Since the spring of 2017 when a shift in policy by the Trump administration caused the prospect of offshore oil and gas exploration off the North Carolina coast to reemerge as real possibility, local governments from Currituck to Calabash have steadily weighed in, passing resolutions in opposition and in some cases multiple times.
About 40 of the coastal region’s municipalities and all but two coastal county boards — Carteret and Brunswick — have put their opposition to paper.
One of the latest additions to that list, however, could be a sign that other parts of the state are lining up against new leases as well. In late April, the Asheville City Council unanimously passed a resolution against both offshore drilling and seismic testing.
When the dozen coastal mayors got together to talk about how to expand their message statewide, the support from one of the state’s biggest cities and the mountain region’s tourism capital was seen as a positive sign in an otherwise frustrating effort to get inland recognition. At the meeting, all 12 of the mayors present signed on to a new resolution opposing offshore drilling.
Nags Head Mayor Ben Cahoon, who convened the group, said at the conference that despite the groundswell back in the districts, he’d had a hard time convincing lawmakers at both the state and federal level to take a stand. Many were worried about taking on the Trump administration, he said, and others said they were skeptical about policies proposed to address climate change.
North Carolina Department of Environmental Quality Secretary Michael Regan attended the meeting along with his top policy staff. Regan acknowledged that some elected officials aren’t signing on because they see it as part of a push by the administration toward alternative energy. But, the secretary said, even without considering clean energy, there’s a strong economic argument that the risk is not worth the return.
“It’s no secret the governor and I believe in a clean energy technology,” Regan told the group. But that, he said, is not the basis of the administration’s main argument, which is centered on the economic trade-offs. “We cannot afford the reality of a major offshore spill disaster spill,” he told the mayors.
As a candidate, Gov. Roy Cooper used his opposition to offshore drilling to pry votes away from McCrory in what turned out to be one of the closest governor races in the country. As governor, Cooper stepped up actions against leasing and testing, joining legal actions with other states.
At the same time opposition along the East Coast picked up steam and Cooper and other governors, including Republicans in South Carolina and Georgia, have said they, too, want an exemption like the one granted to Florida over concerns about the risks to the state’s tourism industry.
Worries about the impact to tourism and the local economy appear to be resonating, especially on a coastline still reeling from a succession of powerful storms.
A recent poll of likely voters in the 3rd Congressional District on perceptions about climate change, offshore drilling and wind energy showed a majority of the heavily Republican-leaning district now says offshore oil and gas exploration isn’t worth the risk.
Drew Ball of Environment North Carolina, which sponsored the poll along with the Outer Banks Chamber of Commerce and the Natural Resources Defense Council Action Fund, said perceptions on the coast have shifted in the past few years. The succession of devastating storms and a growing acceptance of the science around climate change, he said, has made people more aware of the threats to the local economy.

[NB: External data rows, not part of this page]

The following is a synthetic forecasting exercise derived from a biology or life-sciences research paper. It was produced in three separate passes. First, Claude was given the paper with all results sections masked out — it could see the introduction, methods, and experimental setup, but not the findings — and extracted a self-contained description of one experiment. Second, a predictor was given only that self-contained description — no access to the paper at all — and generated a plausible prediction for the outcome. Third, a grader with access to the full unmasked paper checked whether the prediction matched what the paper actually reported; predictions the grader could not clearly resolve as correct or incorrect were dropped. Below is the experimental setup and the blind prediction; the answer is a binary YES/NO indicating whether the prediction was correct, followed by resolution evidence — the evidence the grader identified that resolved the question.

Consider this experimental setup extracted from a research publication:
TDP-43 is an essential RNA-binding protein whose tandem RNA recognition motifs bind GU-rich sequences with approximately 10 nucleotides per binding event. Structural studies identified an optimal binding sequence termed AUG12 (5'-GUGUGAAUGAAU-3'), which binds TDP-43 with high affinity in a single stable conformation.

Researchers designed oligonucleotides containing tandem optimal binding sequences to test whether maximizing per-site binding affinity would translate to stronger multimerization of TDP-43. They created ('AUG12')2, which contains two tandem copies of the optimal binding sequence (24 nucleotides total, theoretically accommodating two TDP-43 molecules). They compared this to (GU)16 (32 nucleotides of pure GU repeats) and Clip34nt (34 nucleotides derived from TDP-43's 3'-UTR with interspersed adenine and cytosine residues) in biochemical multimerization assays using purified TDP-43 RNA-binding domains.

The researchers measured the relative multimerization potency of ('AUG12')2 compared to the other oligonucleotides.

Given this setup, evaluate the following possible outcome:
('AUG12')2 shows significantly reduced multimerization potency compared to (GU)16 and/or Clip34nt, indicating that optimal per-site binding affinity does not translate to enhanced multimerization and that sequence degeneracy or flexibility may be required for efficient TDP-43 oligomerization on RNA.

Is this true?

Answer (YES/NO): YES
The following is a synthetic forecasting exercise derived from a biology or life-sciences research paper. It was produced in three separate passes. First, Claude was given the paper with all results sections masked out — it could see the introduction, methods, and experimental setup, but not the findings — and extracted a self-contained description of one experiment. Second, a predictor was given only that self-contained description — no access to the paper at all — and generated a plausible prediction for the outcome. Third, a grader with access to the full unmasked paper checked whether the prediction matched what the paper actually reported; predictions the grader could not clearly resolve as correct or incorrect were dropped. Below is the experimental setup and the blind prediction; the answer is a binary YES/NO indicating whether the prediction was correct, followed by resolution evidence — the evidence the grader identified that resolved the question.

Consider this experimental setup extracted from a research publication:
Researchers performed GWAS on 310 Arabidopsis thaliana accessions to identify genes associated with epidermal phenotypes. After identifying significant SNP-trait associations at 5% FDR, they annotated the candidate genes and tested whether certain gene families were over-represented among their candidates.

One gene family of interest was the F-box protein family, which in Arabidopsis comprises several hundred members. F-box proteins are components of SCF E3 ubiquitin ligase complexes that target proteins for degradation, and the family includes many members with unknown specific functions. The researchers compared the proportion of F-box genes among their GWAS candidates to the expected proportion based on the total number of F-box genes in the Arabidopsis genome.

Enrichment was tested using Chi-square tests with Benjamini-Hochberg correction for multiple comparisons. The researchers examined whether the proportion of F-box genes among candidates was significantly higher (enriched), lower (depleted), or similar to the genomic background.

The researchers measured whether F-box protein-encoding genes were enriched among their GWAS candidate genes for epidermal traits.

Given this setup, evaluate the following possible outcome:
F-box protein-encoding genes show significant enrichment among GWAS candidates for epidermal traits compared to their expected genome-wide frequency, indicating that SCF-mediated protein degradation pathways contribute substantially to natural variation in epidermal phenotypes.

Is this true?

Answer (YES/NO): NO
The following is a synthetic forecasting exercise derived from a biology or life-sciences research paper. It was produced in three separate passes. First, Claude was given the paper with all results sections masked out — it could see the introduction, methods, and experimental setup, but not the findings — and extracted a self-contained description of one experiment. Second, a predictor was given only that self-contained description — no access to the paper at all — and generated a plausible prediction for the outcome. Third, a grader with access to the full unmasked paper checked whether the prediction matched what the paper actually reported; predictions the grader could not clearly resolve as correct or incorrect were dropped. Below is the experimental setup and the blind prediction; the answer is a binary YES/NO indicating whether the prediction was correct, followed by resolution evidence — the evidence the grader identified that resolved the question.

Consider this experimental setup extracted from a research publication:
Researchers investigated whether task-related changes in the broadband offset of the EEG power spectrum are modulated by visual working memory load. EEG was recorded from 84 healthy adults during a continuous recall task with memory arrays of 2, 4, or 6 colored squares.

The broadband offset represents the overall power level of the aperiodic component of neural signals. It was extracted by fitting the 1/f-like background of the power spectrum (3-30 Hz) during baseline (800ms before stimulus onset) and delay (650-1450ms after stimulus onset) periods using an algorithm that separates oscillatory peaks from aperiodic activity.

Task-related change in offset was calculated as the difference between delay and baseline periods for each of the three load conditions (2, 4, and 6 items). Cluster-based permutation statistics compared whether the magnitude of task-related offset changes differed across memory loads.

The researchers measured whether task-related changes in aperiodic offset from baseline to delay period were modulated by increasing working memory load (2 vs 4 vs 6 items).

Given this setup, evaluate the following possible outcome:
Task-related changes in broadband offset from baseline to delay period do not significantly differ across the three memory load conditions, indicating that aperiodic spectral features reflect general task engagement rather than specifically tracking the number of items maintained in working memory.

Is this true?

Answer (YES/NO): YES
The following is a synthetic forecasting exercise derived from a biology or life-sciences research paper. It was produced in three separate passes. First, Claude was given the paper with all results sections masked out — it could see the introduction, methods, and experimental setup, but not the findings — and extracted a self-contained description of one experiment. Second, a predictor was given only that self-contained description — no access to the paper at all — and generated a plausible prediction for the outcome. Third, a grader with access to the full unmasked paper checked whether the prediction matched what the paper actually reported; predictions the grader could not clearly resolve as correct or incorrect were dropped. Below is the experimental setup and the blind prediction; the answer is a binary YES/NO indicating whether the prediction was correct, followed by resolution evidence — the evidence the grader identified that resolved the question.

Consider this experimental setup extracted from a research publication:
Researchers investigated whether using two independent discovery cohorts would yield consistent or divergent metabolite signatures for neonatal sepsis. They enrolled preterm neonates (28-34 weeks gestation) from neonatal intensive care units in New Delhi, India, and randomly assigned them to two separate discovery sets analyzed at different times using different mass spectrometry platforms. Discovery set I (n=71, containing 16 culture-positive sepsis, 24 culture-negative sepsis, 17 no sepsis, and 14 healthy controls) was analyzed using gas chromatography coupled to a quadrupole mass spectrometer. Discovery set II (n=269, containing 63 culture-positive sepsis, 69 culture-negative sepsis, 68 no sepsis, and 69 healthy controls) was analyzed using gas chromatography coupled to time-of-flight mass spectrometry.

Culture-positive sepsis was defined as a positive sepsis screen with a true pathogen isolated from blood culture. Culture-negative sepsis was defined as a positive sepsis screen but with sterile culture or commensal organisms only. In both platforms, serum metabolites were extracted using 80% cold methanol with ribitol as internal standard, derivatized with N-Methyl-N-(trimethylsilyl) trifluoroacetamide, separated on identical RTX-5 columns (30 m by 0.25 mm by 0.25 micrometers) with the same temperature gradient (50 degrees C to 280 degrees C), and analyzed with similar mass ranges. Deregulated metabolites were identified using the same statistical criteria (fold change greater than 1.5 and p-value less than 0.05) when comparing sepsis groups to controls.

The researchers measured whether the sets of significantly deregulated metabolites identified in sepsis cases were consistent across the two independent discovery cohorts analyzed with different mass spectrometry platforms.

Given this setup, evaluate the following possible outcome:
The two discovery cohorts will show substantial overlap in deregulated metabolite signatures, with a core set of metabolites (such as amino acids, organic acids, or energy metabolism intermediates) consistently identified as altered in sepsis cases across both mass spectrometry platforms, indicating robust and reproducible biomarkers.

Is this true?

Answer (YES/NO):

“I think it’s changed a lot in the past few years,” he said. “It’s a local issue. People recognize that climate change is not just something you talk about.”

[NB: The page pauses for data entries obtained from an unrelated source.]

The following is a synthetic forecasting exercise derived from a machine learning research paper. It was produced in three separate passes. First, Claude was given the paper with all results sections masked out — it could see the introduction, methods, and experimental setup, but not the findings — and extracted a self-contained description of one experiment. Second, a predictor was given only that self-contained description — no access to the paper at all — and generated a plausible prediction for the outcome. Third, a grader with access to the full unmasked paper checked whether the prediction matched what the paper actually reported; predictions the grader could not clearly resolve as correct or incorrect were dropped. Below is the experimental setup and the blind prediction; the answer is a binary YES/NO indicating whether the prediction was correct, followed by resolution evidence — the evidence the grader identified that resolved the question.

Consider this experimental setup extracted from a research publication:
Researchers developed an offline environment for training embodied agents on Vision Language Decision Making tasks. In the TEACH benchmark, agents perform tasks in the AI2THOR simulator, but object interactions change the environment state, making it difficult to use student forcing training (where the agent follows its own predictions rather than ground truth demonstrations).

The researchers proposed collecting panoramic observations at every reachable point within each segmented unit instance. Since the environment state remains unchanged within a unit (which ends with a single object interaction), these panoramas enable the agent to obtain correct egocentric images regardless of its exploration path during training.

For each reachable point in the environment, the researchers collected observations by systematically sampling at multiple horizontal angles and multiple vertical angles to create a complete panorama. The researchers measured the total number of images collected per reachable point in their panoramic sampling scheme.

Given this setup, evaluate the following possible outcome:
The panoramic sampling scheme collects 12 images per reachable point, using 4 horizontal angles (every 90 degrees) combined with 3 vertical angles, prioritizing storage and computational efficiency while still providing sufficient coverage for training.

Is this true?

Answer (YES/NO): NO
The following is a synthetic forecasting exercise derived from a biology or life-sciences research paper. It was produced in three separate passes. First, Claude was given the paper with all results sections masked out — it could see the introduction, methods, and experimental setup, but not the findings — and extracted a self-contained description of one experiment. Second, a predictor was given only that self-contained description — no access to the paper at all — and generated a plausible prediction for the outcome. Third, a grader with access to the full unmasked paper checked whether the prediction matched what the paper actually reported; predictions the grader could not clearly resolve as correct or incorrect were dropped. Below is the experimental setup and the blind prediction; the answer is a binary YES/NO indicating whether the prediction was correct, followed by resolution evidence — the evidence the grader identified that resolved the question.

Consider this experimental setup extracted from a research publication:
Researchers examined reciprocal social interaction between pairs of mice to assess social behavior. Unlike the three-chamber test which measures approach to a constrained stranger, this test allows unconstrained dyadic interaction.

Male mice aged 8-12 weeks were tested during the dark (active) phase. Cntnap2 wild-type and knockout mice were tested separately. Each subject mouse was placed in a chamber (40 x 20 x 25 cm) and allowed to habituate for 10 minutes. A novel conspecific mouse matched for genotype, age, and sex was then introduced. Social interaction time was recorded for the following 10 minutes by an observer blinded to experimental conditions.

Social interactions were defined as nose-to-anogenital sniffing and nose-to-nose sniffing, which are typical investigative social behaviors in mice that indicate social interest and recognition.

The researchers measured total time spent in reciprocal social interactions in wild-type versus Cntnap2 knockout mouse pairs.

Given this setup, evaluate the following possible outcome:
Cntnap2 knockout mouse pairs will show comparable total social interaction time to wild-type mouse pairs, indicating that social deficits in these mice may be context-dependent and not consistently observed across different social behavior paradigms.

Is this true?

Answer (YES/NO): NO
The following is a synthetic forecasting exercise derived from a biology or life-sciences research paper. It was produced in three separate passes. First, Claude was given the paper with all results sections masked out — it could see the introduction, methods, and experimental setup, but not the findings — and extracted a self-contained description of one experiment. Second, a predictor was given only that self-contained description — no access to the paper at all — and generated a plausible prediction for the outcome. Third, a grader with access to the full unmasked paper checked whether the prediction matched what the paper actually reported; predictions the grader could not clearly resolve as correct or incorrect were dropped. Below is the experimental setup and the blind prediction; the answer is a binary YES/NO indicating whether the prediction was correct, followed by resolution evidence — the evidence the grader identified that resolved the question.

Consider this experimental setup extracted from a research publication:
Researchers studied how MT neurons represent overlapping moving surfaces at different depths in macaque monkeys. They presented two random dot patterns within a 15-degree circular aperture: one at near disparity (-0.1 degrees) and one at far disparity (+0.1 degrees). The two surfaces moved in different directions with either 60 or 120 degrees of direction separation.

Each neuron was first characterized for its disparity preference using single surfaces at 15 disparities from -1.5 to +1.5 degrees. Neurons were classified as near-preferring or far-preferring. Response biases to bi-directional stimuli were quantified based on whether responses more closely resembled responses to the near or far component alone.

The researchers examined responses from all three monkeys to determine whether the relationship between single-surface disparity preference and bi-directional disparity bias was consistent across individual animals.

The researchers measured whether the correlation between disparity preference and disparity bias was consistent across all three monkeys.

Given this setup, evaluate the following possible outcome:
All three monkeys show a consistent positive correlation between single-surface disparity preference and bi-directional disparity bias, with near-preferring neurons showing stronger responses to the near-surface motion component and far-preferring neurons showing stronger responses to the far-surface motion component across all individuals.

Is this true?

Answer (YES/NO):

It has also helped to cement opposition to drilling.
“They know that a spill off the coast would be devastating,” he said.
Remarkable Turnaround
One way to gauge how a legislature has changed is to look for new initiatives. Another, often more telling, is by looking at what it’s not doing or not doing anymore.
Since the 2016 election, the North Carolina General Assembly has pursued new initiatives in energy policy that have shaped, for better or worse, the prospect of renewable energy in the state. It has delved into deal-making over natural gas pipelines, and the current session has continued a lengthy debate over wind energy, along with a struggle with producers over electricity rate-setting.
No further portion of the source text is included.